Data extract ->
<<<<

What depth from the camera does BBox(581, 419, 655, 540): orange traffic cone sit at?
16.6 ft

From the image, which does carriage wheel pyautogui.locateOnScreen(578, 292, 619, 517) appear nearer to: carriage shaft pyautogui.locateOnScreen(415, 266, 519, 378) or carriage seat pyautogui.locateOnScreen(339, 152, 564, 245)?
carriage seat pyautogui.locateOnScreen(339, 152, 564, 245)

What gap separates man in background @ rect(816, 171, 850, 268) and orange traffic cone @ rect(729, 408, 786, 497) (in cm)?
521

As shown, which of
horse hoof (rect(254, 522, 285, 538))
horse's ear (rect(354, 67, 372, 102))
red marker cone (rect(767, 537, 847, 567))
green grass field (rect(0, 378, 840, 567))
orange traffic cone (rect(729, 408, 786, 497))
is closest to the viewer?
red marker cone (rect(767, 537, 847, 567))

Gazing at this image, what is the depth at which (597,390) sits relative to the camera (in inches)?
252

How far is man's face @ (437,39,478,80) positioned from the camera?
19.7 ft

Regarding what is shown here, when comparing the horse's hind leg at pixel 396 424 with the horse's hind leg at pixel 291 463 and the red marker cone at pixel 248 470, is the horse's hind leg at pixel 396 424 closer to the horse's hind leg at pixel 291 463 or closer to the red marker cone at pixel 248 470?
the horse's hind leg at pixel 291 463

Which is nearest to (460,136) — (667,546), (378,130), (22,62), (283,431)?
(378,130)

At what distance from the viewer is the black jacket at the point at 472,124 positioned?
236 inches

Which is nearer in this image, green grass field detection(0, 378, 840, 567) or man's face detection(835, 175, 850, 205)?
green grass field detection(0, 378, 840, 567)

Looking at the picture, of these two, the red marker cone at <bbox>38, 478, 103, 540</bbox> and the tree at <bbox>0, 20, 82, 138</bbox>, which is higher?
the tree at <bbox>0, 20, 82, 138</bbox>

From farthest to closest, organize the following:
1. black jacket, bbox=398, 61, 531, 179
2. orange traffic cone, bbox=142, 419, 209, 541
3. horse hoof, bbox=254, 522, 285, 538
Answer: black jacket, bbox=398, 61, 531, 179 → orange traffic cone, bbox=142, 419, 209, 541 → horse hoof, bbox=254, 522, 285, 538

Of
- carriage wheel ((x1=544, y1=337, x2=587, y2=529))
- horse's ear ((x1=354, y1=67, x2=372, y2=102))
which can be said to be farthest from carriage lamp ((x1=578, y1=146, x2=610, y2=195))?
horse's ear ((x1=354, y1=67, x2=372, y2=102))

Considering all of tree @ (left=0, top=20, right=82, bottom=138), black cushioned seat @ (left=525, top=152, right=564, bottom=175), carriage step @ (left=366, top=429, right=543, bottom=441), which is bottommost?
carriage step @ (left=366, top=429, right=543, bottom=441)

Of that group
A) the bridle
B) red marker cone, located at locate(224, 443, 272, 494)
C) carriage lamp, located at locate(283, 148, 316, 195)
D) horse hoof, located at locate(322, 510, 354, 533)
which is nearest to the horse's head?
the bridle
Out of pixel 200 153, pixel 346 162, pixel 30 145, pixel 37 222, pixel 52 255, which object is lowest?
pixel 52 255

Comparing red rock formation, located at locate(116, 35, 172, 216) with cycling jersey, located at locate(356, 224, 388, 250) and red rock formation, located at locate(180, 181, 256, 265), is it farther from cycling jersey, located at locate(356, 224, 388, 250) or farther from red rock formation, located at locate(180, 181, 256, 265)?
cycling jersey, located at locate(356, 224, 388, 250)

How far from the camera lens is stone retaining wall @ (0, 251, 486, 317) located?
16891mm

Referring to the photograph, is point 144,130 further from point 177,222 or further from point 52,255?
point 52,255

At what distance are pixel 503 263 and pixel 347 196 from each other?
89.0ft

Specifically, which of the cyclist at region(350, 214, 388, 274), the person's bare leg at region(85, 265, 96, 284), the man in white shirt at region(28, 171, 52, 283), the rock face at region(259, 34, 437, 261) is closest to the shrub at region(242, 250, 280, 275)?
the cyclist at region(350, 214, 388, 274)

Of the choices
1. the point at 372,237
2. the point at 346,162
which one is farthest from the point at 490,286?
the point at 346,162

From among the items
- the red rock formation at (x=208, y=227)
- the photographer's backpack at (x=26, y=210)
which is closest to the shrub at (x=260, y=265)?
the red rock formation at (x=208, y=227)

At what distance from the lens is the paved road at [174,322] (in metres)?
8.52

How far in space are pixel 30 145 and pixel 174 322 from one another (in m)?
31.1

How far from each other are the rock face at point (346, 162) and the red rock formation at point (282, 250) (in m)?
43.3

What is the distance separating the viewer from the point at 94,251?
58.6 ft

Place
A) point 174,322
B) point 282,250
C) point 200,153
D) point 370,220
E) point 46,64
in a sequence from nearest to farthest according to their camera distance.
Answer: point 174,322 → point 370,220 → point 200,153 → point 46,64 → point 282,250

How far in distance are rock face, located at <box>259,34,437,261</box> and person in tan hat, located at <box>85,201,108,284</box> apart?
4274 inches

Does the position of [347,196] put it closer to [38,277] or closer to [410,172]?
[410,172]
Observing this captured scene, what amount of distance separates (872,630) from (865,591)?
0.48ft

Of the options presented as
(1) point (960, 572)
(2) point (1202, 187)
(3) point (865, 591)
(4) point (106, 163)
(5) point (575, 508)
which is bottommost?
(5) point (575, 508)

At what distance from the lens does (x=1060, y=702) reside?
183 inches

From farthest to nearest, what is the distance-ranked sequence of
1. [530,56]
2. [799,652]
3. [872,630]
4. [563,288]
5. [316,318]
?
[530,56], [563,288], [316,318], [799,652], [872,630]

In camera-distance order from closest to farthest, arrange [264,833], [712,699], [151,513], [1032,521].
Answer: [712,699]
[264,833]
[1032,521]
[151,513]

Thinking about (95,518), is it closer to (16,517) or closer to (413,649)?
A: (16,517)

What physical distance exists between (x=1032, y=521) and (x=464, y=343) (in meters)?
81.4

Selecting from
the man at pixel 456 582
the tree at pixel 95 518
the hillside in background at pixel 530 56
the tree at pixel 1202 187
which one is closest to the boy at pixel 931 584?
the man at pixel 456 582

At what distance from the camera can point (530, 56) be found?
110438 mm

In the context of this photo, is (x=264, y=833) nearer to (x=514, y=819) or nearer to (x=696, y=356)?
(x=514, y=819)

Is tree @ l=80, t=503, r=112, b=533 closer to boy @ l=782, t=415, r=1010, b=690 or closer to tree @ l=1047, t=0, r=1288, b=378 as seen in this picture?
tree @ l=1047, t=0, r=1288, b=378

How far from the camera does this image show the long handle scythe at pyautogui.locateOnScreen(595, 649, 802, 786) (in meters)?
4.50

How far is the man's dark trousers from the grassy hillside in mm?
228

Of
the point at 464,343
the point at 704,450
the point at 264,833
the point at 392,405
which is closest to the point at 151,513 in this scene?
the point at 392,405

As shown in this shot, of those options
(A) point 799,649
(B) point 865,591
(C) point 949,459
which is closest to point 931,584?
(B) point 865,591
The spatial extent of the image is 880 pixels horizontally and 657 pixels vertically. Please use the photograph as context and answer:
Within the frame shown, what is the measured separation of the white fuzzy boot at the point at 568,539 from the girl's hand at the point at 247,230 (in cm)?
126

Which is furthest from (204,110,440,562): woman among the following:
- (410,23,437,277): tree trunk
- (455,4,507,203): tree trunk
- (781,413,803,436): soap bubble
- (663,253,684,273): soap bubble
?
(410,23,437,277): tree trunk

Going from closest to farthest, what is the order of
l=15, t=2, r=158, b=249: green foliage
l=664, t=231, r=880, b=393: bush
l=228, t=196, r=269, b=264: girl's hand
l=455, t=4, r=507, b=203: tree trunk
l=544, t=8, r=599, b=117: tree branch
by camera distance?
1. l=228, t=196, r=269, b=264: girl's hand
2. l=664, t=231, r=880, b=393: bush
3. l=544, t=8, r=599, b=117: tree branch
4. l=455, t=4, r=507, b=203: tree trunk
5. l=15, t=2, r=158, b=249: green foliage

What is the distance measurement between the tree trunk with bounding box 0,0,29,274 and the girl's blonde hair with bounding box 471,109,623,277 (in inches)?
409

>>>>

Request ->
Repeat, without changes, every line from the one that contains "Is tree @ l=80, t=503, r=112, b=533" through the final line of the data.

The response ->
Is tree @ l=80, t=503, r=112, b=533 closer to boy @ l=782, t=415, r=1010, b=690 or closer to tree @ l=1047, t=0, r=1288, b=378 as seen in this picture?
tree @ l=1047, t=0, r=1288, b=378

How far from the camera does this image show the long handle scythe at pyautogui.locateOnScreen(595, 649, 802, 786) (in meters)?
4.50

How far is the man's dark trousers from the grassy hillside in mm?
228

Of
the point at 464,343
the point at 704,450
the point at 264,833
the point at 392,405
which is closest to the point at 151,513 in this scene?
the point at 392,405

As shown in this shot, of those options
(A) point 799,649
(B) point 865,591
(C) point 949,459
which is closest to point 931,584?
(B) point 865,591
The spatial extent of the image is 880 pixels horizontally and 657 pixels vertically. Please use the photograph as context and answer:
Within the frame shown, what is the measured separation of the white fuzzy boot at the point at 568,539 from the girl's hand at the point at 247,230 (in cm)?
126

Which is furthest from (204,110,440,562): woman among the following:
- (410,23,437,277): tree trunk
- (455,4,507,203): tree trunk
- (781,413,803,436): soap bubble
- (663,253,684,273): soap bubble
?
(410,23,437,277): tree trunk

Going from closest to farthest, what is the order of
l=15, t=2, r=158, b=249: green foliage
l=664, t=231, r=880, b=393: bush
l=228, t=196, r=269, b=264: girl's hand
l=455, t=4, r=507, b=203: tree trunk
l=544, t=8, r=599, b=117: tree branch
by camera distance?
1. l=228, t=196, r=269, b=264: girl's hand
2. l=664, t=231, r=880, b=393: bush
3. l=544, t=8, r=599, b=117: tree branch
4. l=455, t=4, r=507, b=203: tree trunk
5. l=15, t=2, r=158, b=249: green foliage

What is the distance measurement between the tree trunk with bounding box 0,0,29,274 and the girl's blonde hair with bounding box 471,109,623,277 (in inches)?
409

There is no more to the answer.